However, two of the UVF gang were killed as they tried to plant the bomb covertly when it went off prematurely.
The remaining loyalist gang then opened fire at close range and shot dead three of the band members.
The UVF admitted responsibility for the attack and three men— Thomas Crozier, James McDowell and John Somerville — were later convicted and received life sentences.
The families and survivors said it is believed that at least 10 attackers were involved, which means five perpetrators were never brought to justice.
Showband survivor, Stephen Travers said: “We believe the only conclusion possible arising from the HET report is that one of the most prolific loyalist murderers of the conflict was an RUC Special Branch agent and was involved in the Miami Showband attack.”

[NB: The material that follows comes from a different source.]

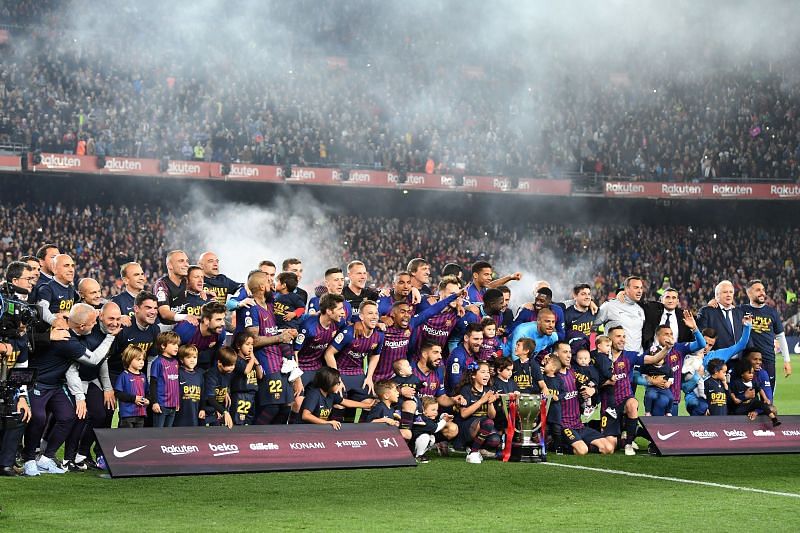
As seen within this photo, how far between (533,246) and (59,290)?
104ft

The bereaved and survivors said they intend to pursue the issue with the authorities in Northern Ireland.
Jackson was allowed by state forces to kill with impunity, Sinn Fein has said.
John O'Dowd, the party's Upper Bann MLA, said the now dead loyalist was a known security forces’ agent and a blind eye was turned to his reign of terror.
“This speaks volumes about the British state's involvement in the conflict and rather than claim, as they did, that they were impartial observers or some sort of peace keeper, they were in fact up to their necks in facilitating and possibly encouraging sectarian killings and much more,” he said.
Mr O'Dowd blamed the Government's reluctance to support an independent international truth commission, on the potential fall out from revelations about agents like Jackson.
Dolores Kelly, SDLP MLA for Upper Bann, said the HET report on the Miami Showband killings underlined the need for a proper process to deal with the past.
“There has been a long-held belief that there were people in the security forces, including the RUC, who were involved in brutal crimes,” she said.
“This report confirms that and is a vindication of the families' campaign.”
Ms Kelly said it also confirmed very serious failures in the RUC's investigation of serious crimes.
“The enormous question about why Robin Jackson was allowed to carry out this terror and inflict so much pain on victims over such a long period of time must be answered by the State as we cannot help but think if he had been put behind bars some people's lives may have been spared,” she added.